La route de la soie
Date de la conférence : 05/11/2015
Présentation de la conférence
La route de la soie, un nom mérité?
La route de la soie est une expression mythique. Il faut donc en connaître l’origine, et surtout faire la part entre le mythe et la réalité. Cette énorme liaison continentale de l’est à l’ouest de l’Eurasie passe par l’Asie centrale, qui joue un rôle capital dans le trajet, mais aussi dans l’imaginaire du public d’aujourd’hui.
Pourquoi?
AVANT LA SOIE
L’itinéraire qui sera plus tard celui du commerce de la soie a commencé par des échanges humains, sociaux, dès la préhistoire. Au néolithique, l’Eurasie a connu séparément 2 foyers de passage aux sociétés sédentaires: le Moyen-Orient et la Chine. Pendant des millénaires ils ne se connaissaient pas. Au 2° millénaire avant notre ère leur diffusion culturelle les fait échanger. Par exemple le blé moyen-oriental arrive en Chine, alors que le millet chinois arrive en Asie centrale. L’Asie centrale participe de façon autonome à cette connexion des civilisations eurasiennes par la domestication du chameau (de Bactriane) qui est connu de toute l’Eurasie par le même itinéraire. Si le bronze arrive de l’ouest, la poterie chinoise avance en Asie centrale.
Dans tous les cas la diffusion suit des itinéraires qui longent les montagnes du bloc himalayo-tibétain. Pourquoi, et où exactement? La tectonique des plaques fait remonter vers le nord les plaques indienne et arabique, ce qui soulève le bloc himalayo-tibétain ou les chaînes iraniennes.
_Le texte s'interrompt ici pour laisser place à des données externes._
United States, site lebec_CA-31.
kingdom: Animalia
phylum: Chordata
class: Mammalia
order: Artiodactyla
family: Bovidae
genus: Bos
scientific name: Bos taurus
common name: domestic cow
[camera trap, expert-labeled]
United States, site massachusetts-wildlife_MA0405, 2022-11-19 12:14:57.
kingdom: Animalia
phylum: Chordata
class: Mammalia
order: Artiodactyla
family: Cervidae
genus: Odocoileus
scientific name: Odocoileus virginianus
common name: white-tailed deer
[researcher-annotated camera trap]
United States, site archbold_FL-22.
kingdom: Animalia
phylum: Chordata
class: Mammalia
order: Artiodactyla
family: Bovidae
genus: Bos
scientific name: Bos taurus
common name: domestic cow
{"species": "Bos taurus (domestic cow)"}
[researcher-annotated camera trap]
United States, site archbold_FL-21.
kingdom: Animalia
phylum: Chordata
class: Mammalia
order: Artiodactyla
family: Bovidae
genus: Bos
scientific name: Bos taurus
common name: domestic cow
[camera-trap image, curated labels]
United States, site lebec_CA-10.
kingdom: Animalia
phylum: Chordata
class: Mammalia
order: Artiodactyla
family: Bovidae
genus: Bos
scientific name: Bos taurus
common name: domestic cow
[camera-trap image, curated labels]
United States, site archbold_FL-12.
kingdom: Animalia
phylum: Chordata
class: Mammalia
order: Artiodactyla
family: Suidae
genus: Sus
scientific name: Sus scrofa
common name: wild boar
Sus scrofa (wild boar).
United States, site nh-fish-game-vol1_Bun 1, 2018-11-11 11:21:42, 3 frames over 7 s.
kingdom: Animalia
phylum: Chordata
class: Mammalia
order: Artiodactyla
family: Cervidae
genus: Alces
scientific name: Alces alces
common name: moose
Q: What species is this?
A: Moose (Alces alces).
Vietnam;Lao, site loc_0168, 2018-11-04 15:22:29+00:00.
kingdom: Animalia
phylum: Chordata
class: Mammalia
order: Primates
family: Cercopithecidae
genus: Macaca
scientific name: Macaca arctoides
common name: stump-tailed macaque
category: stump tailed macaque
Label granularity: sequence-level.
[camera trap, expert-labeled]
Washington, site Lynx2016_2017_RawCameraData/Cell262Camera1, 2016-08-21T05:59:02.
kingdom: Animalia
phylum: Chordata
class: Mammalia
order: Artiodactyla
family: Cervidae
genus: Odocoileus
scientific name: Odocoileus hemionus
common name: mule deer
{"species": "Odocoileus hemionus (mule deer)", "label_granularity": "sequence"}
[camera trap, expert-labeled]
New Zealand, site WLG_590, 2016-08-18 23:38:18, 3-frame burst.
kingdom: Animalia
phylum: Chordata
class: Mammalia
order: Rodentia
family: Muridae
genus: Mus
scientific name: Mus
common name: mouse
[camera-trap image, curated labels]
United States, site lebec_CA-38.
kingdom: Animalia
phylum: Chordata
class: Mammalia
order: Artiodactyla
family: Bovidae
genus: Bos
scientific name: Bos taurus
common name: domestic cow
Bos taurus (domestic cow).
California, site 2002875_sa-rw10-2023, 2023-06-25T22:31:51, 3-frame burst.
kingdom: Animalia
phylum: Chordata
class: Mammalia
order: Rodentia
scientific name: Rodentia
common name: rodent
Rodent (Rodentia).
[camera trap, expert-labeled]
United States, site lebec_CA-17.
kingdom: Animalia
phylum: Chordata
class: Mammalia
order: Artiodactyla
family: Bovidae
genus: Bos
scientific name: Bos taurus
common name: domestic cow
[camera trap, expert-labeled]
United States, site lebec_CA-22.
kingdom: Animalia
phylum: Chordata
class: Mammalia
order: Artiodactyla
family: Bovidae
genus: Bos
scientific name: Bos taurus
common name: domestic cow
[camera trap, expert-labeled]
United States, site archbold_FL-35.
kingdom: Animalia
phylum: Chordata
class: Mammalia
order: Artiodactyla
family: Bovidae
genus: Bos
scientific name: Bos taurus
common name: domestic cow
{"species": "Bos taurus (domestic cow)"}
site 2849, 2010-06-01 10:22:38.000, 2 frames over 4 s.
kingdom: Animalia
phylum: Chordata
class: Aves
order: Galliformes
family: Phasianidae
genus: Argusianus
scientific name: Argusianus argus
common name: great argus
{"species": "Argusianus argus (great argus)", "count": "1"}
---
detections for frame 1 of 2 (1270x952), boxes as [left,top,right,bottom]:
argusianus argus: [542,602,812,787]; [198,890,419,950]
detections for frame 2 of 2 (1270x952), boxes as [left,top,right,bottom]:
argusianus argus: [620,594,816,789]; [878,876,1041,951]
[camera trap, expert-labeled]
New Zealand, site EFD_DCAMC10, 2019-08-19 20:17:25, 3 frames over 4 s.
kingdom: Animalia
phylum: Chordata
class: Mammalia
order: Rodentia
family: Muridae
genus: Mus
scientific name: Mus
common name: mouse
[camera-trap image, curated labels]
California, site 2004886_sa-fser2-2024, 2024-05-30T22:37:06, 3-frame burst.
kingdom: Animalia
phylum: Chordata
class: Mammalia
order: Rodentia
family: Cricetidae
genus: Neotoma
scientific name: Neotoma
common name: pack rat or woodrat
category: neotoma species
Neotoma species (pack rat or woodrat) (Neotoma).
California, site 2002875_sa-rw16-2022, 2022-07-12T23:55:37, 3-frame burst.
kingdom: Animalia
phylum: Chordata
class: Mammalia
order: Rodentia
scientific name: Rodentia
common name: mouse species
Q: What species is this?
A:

Mais la Turquie et la Chine ont tendance à coulisser de part et d’autre. Le tout crée des cassures où des blocs asiatiques s’effondrent au nord du Tibet alors que d’autres sont soulevés. Sociétés et échanges vont donc éviter les montagnes et les contourner par les dépressions. Mais pourquoi s’installent ils juste au pied des reliefs? L’intérieur de l’Eurasie est désertique ou aride au nord des grands reliefs. Ceux-ci attirent les précipitations des moussons méridionales, mais émettent de nombreux cours d’eau qu’on peut utiliser pour cultiver quand ils entrent dans les bassins et dépressions, avant qu’ils s’évaporent ou s’infiltrent dans les déserts. Nos lieux habités sont donc des oasis agricoles de piedmont. On peut les subdiviser en quelques ensembles dont les caractéristiques physiques et culturelles apportent une certaine individualité: le piedmont nord de la perse, le piedmont ouest d’Asie centrale, le Xinjiang (appellation actuelle du fossé du Tarim ou du désert de Takla-Makan), le piedmont nord du Tibet.
LA SOIE ET LA ROUTE
Vers le milieu du 1e millénaire avne, l’Eurasie n’est pas encore connectée d’un point de vue socio-économique. Les montagnes et déserts d’Asie centrale ne sont pas parcourus de façon régulière. La connexion, même limitée, se fait au tournant de notre ère, quand par exemple de la soie chinoise arrive dans l’empire romain qui vend vers l’est des verreries.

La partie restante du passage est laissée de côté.